Introducing ‘Alteryx’ as a platform for Data Science
Alteryx: the Data Scientist’s multi-tool?
What is Alteryx, and why should I care?
This guest blog entry was inspired by Richard’s recent post in which he observed that “it is always important to keep an eye on the tools we use as data scientists and forever be on the lookout for new and better ways of doing things.” Just as Python is a superb ‘Swiss Army Knife’ for working with data, so Alteryx is proving to be an essential multi-tool for data scientists. In this post I want to show why.
You may have heard of Alteryx already: it was recently named a Leader in Gartner’s 2018 Magic Quadrant for Data Science and Machine-Learning Platforms, and it picked up a Gold Award in Gartner’s 2017 ‘BI and Analytics Platforms’ Customer Choice Awards, ahead of Tableau, Microsoft and Qlik.
In a nutshell, Alteryx offers repeatable, code-free drag-and-drop analytics. It’s powerful and quick, easy to learn and use, and has been adopted by prominent brands such as Vodafone, Dell, Tesco, Deloitte, Mastercard and Experian, to name but a few. Alteryx doesn’t come cheap, but it can be a worthwhile investment for organisations who want to save time and deliver at scale.
Show me an example
In this post I’m going to look at Alteryx’s spatial analytics capabilities, while the next post will explore its tabular data manipulation tools. The example here, inspired by a recent trip to my local Post Office, demonstrates how Alteryx can provide answers in minutes instead of hours or even days.
Living in Edinburgh, I’m lucky to have several Post Offices within a short walk. But some parts of the country aren’t so fortunate, and I wanted to explore where and why. I found some open data on Post Office Branch Locations from Datadaptive, and loaded the CSV file in Alteryx.
Here are my results: red areas are places more than 10 miles (as the crow flies) from a Post Office. Not surprisingly, these are remote, mostly upland locations where the population density is low and, presumably, the need for Post Offices is small. What might surprise you, however, is how easy it was to obtain these results.
How did you do that?
My workflow is pictured below. Think of Alteryx workflows or modules as data processing recipes: you drag configurable tools onto a canvas, connect them together, and then hit ‘Run’ to watch the action unfurl. Just as Apple will tell you “there’s an App for that”, so Alteryx users will more often than not point out that “there’s already a tool for that”. No more complicated workarounds or reinventing the wheel (although you can build macros or custom tools in R should you need to).
This workflow takes 10 seconds to run, and can be edited and repeated again and again.
The six blue numbers on the workflow above correspond with the six intermediate processing stages shown in the graphic below, described in more detail underneath (along with links to Alteryx’s help files so you can learn more about each tool’s configuration options):
- Import all fields in the CSV file (INPUT, FILTER, SELECT)
- Use the LAT and LON fields to create spatial points (geometry) from coordinates (CREATE POINTS)
- Draw a 10 mile buffer around each Post Office point (11,142 in total)… (TRADE AREA)
- …and merge overlapping buffers to create a single catchment per Post Office
- Clip catchments to the GB outline polygon (APPEND FIELDS, SPATIAL PROCESS)

[Dataset records]
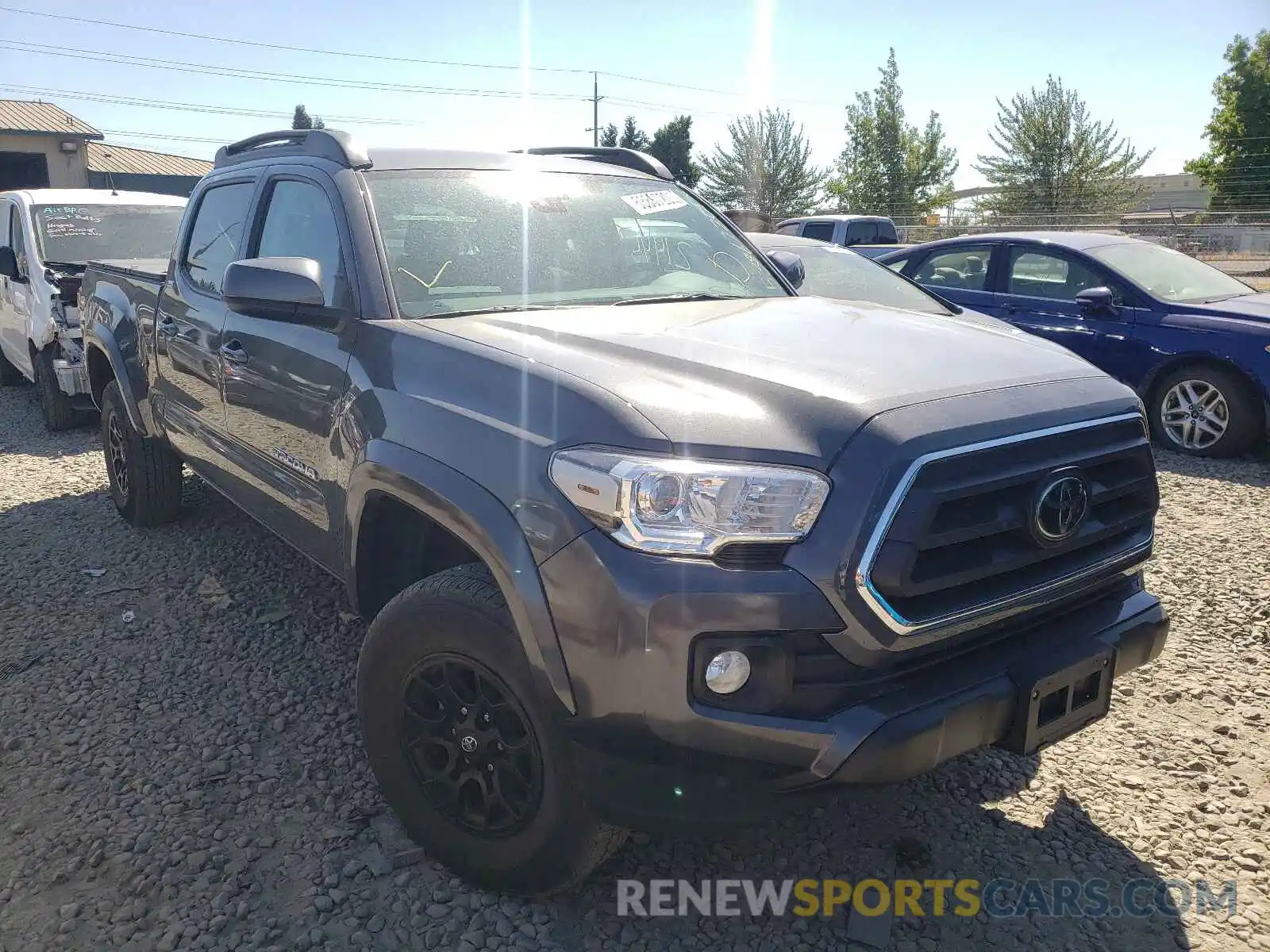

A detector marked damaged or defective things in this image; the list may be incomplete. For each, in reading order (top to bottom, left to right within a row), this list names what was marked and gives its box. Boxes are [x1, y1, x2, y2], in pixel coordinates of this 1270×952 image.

damaged pickup truck [0, 190, 186, 428]
wrecked white vehicle [0, 191, 186, 428]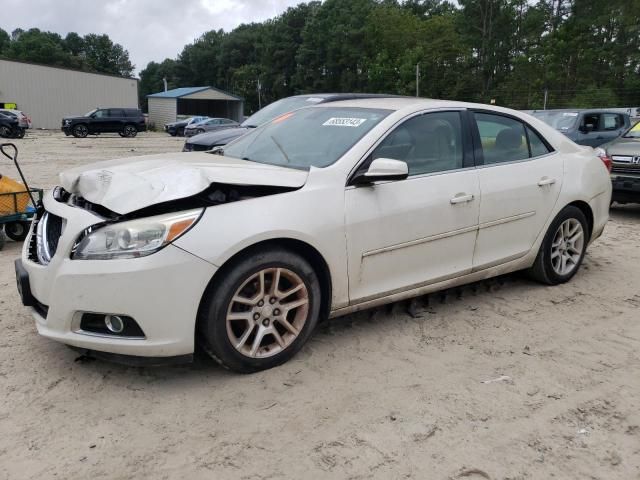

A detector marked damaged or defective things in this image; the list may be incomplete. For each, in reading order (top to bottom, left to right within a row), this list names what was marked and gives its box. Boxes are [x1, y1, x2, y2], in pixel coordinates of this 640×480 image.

damaged hood [60, 153, 310, 215]
cracked headlight [72, 209, 202, 260]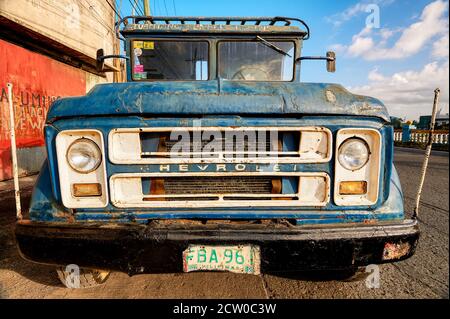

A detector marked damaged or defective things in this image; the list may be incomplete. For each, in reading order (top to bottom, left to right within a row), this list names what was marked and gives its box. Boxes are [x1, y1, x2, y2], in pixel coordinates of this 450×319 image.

rusty hood surface [46, 80, 390, 123]
rusted bumper [15, 220, 420, 276]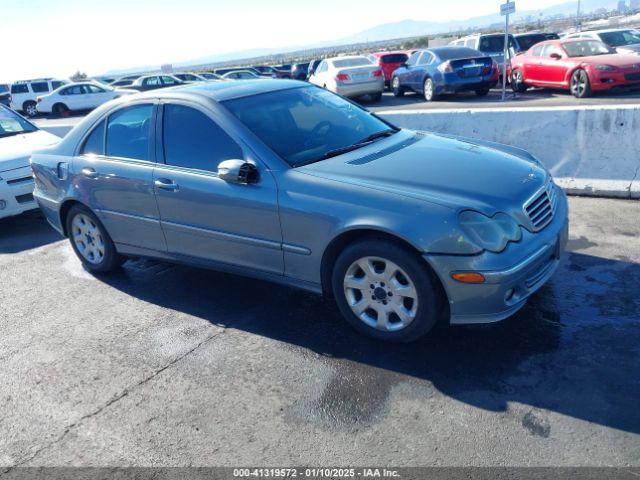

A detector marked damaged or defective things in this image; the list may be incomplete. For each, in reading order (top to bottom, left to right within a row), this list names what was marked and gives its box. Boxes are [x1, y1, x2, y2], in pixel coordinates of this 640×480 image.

cracked headlight [458, 212, 524, 253]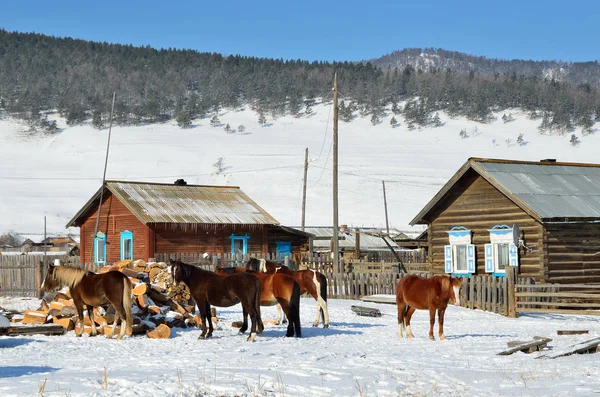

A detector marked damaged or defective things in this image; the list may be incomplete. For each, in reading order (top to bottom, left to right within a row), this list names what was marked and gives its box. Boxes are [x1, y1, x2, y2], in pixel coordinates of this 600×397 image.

rusty metal roof [65, 179, 282, 226]
rusty metal roof [412, 158, 600, 224]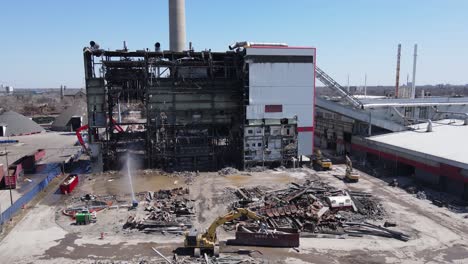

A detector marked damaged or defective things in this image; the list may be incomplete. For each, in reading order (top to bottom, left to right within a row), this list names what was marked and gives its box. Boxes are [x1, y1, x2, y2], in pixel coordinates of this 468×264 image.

charred steel frame [83, 48, 245, 171]
burned industrial building [84, 42, 316, 170]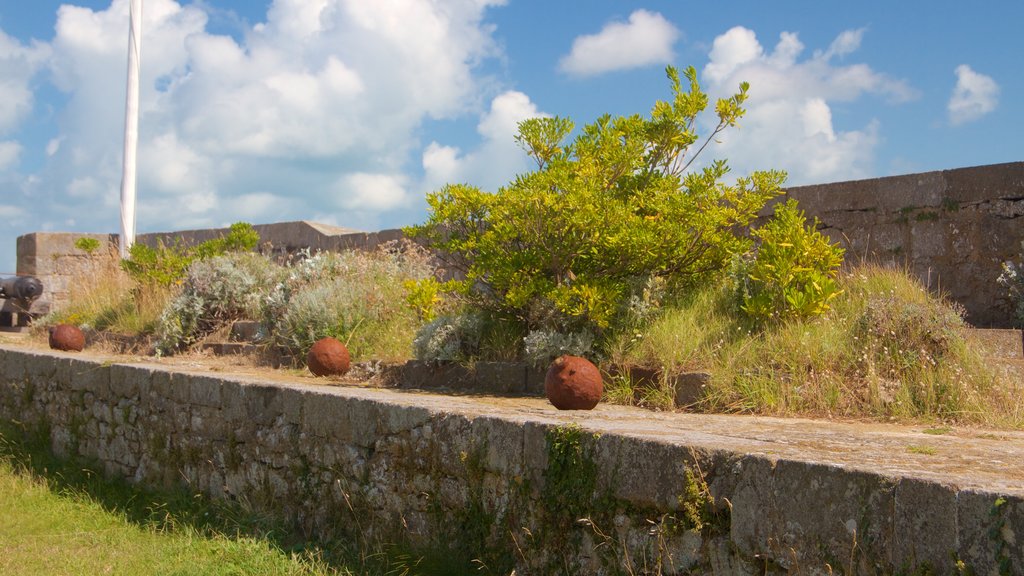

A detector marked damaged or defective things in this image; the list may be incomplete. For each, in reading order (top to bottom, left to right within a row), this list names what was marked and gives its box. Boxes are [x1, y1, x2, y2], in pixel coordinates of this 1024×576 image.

rusty cannonball [48, 323, 85, 350]
rusty cannonball [305, 336, 350, 377]
rusty cannonball [544, 354, 598, 407]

# [REQUIREMENT 1]
In the Alteryx post, why does the author say it is not surprising where the red areas fall? Answer in one to three sentences.
# [REQUIREMENT 2]
Rewrite the Alteryx post between "Show me an example" and "file in Alteryx.", inclusive, replacing "Edinburgh" with "Aberdeen".
Rely only on the text when answering.

# [TASK ANSWER 1]
The red areas lie more than 10 miles from a Post Office, and they are remote, mostly upland places with low population density. There, presumably, the need for Post Offices is small.

# [TASK ANSWER 2]
Show me an example
In this post I’m going to look at Alteryx’s spatial analytics capabilities, while the next post will explore its tabular data manipulation tools. The example here, inspired by a recent trip to my local Post Office, demonstrates how Alteryx can provide answers in minutes instead of hours or even days.
Living in Aberdeen, I’m lucky to have several Post Offices within a short walk. But some parts of the country aren’t so fortunate, and I wanted to explore where and why. I found some open data on Post Office Branch Locations from Datadaptive, and loaded the CSV file in Alteryx.